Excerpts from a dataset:

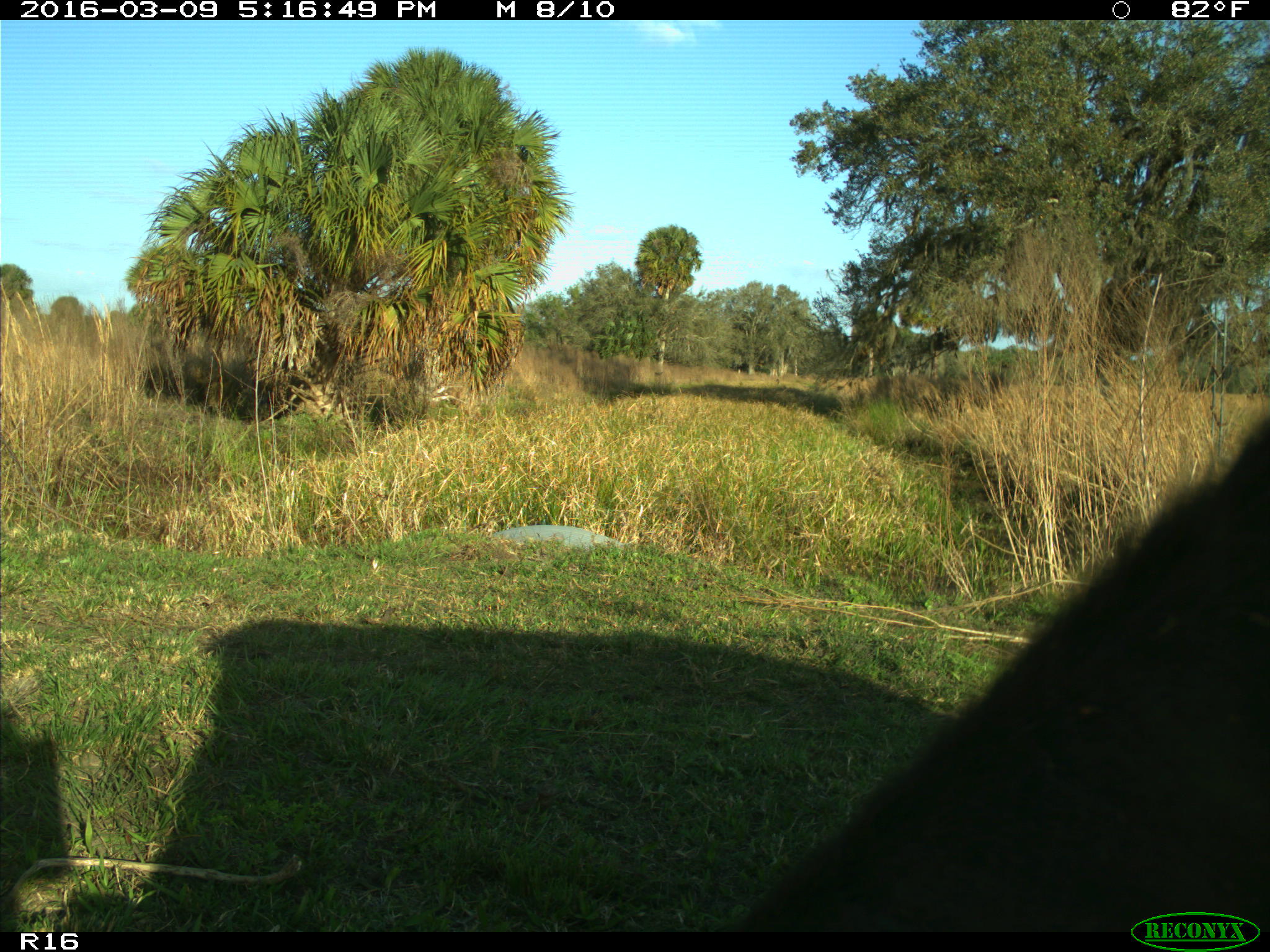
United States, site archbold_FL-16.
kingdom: Animalia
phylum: Chordata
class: Mammalia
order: Artiodactyla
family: Bovidae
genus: Bos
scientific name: Bos taurus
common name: domestic cow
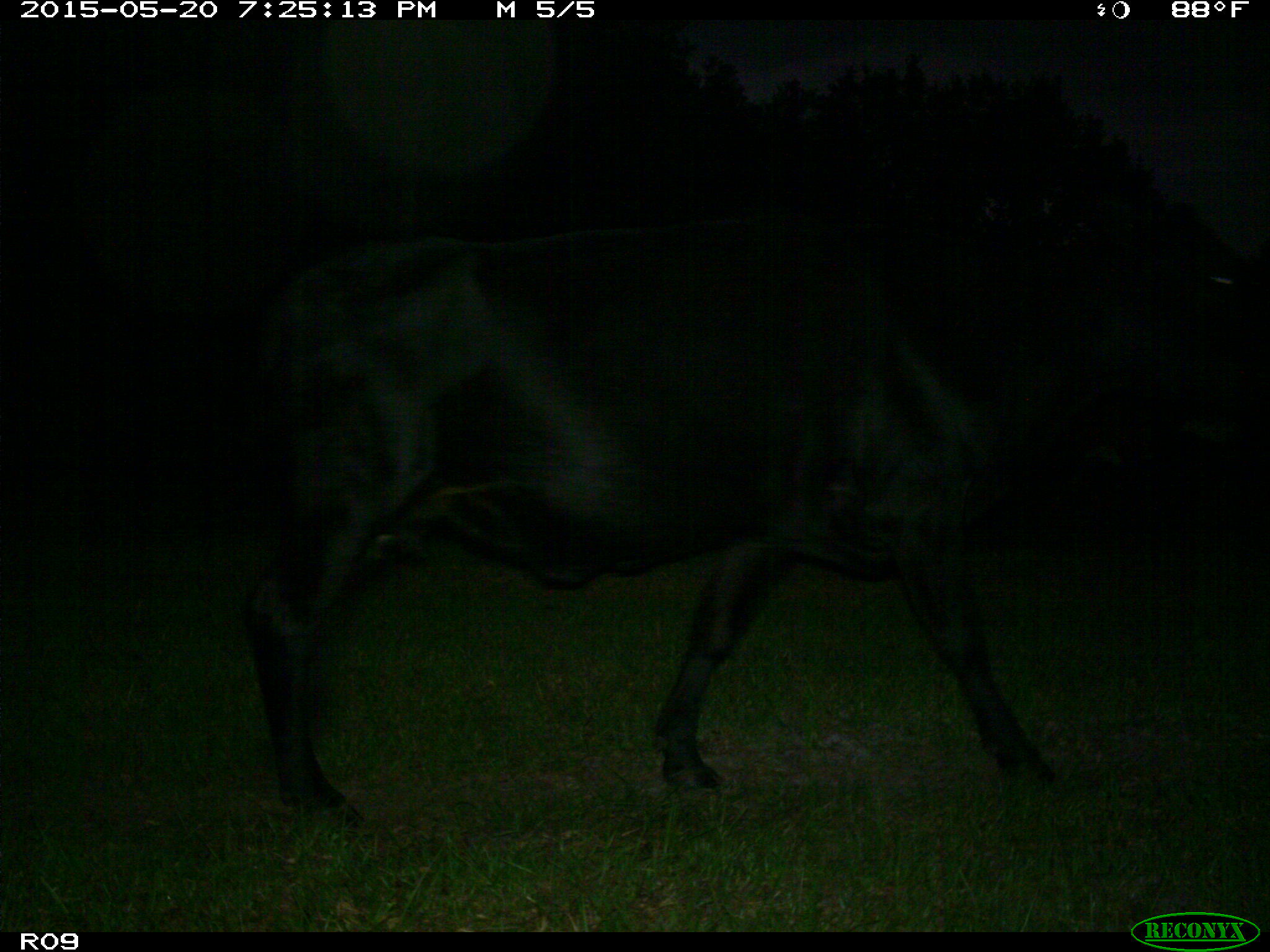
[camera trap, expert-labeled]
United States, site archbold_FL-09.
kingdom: Animalia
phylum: Chordata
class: Mammalia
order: Artiodactyla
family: Bovidae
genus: Bos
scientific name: Bos taurus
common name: domestic cow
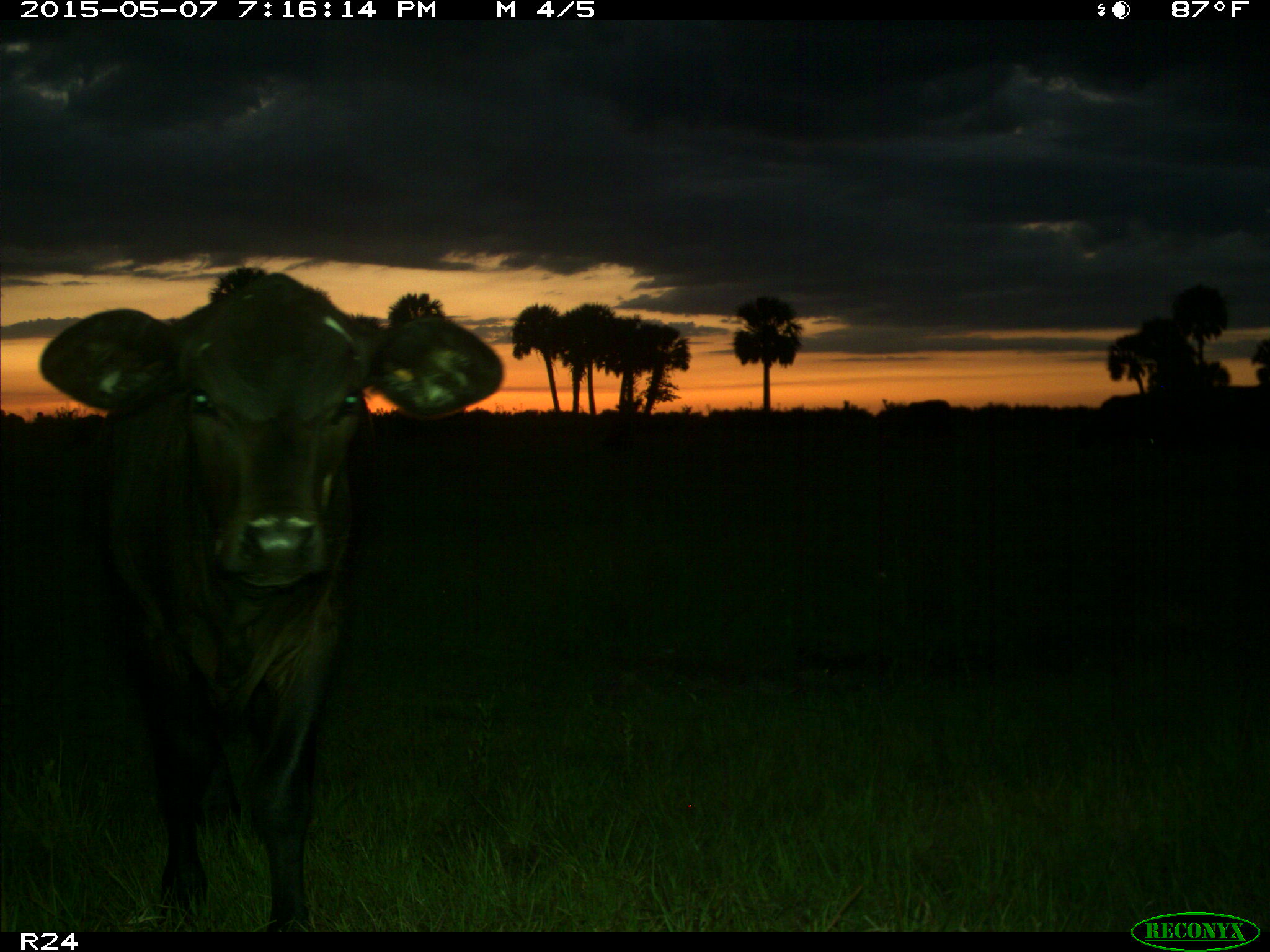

EXERCISE: Give every entry again verbatim, with no pictures.

EXERCISE ANSWER:
United States, site archbold_FL-16.
kingdom: Animalia
phylum: Chordata
class: Mammalia
order: Artiodactyla
family: Bovidae
genus: Bos
scientific name: Bos taurus
common name: domestic cow
[camera trap, expert-labeled]
United States, site archbold_FL-09.
kingdom: Animalia
phylum: Chordata
class: Mammalia
order: Artiodactyla
family: Bovidae
genus: Bos
scientific name: Bos taurus
common name: domestic cow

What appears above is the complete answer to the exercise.